Marcella Haskamp’s health care team includes (from left) Sudarshan Balla, MD, cardiac imaging specialist, Ajit Tharakan, MD, cardiothoracic surgeon, and Jessica Holt, RN, nurse coordinator of MU’s Heart Valve Clinic.
Breathing easier after heart valve replacement
Even with an oxygen tank, Marcella Haskamp’s heart valve disease stole her breath, sending her to the emergency room on multiple occasions.
Doctors at the MU Heart and Vascular Center diagnosed Marcella, 92, of Jefferson City, Missouri, with aortic stenosis. One of the valves in her heart was not working properly, so her blood was not circulating well. As a result, Marcella struggled to breathe — a struggle that often required using an oxygen tank. She also tired easily, and found herself increasingly using her walker as a “mini wheelchair,” sitting on the walker’s seat instead of walking with it.
In August 2015, Marcella underwent a new heart valve replacement procedure at University of Missouri Health Care. Cardiothoracic surgeon Ajit Tharakan, MD, and Sudarshan Balla, MD, cardiac imaging specialist, were part of the team that implanted a new, synthetic valve in Marcella’s heart using a procedure named transcatheter aortic valve replacement, or TAVR.
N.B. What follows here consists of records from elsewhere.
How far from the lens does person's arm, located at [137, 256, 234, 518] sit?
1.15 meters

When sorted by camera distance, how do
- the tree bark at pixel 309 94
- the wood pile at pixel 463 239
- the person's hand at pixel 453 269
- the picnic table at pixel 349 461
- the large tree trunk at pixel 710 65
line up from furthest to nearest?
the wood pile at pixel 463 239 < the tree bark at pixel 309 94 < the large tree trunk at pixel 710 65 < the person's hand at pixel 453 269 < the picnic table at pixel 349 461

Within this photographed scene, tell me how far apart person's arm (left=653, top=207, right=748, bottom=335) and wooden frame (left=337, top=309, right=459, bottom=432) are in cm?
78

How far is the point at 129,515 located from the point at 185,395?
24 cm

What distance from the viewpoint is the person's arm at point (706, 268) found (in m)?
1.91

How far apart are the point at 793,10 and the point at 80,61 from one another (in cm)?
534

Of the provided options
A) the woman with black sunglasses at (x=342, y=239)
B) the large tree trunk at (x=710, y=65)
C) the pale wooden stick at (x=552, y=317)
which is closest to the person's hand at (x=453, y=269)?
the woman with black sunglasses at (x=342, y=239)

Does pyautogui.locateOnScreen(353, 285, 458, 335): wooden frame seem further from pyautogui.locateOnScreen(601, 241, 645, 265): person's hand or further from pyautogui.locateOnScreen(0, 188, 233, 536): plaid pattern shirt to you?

“If she wants to do something, she can get up and do it now,” said Becky Haskamp, Marcella’s daughter, at a follow-up appointment one month later. “She has more energy and does not have so many limitations.”
Marcella said she is walking more and has limited her oxygen tank use to only at night while she sleeps. She has not returned to an emergency room since receiving the replacement valve.
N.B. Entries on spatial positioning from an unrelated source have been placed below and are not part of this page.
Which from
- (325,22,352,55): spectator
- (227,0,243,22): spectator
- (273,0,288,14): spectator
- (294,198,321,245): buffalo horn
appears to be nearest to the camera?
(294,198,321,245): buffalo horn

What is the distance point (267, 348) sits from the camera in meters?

“I think I’m doing good,” said Marcella. “I’m thankful for the heart team here.”
University of Missouri Health Care is the first hospital in mid-Missouri to provide the TAVR procedure for high-risk surgical patients who are not able to undergo open heart surgery.
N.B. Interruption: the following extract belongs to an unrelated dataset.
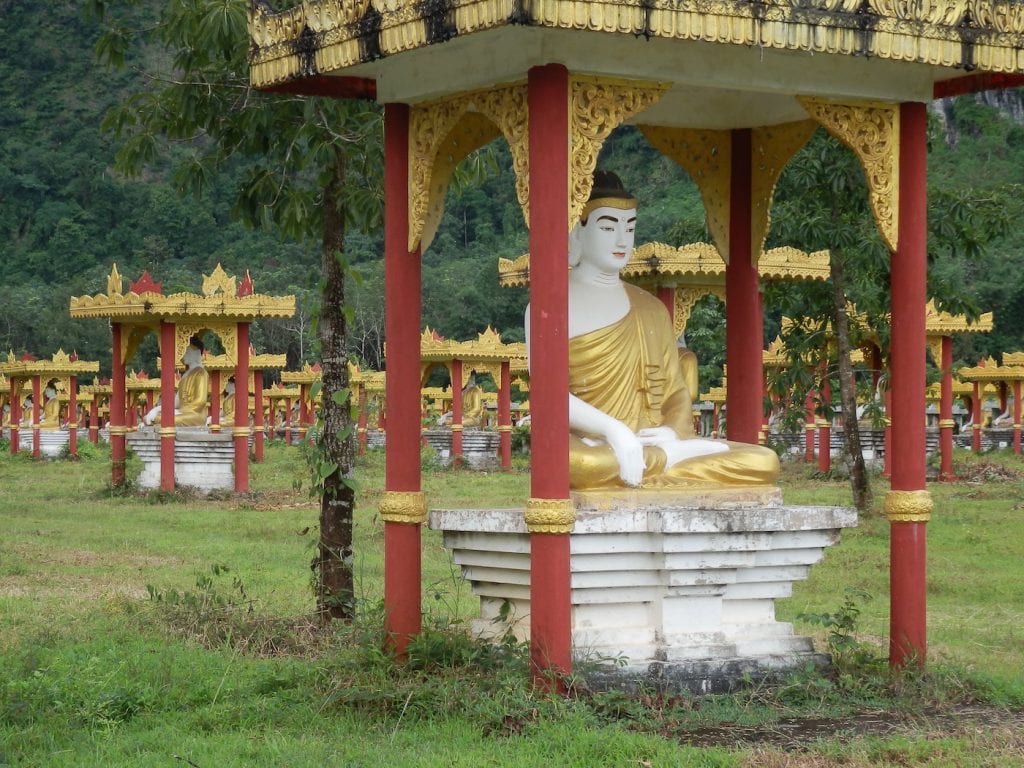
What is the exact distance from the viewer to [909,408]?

“The open procedure is still the gold standard for most patients,” Tharakan said. “However, TAVR is an effective option to improve the quality of life for patients like Marcella who otherwise have limited choices for repair of their aortic valves. With this procedure, we are able to repair the damaged valve using a transcatheter approach, a less invasive method that does not require open heart surgery.”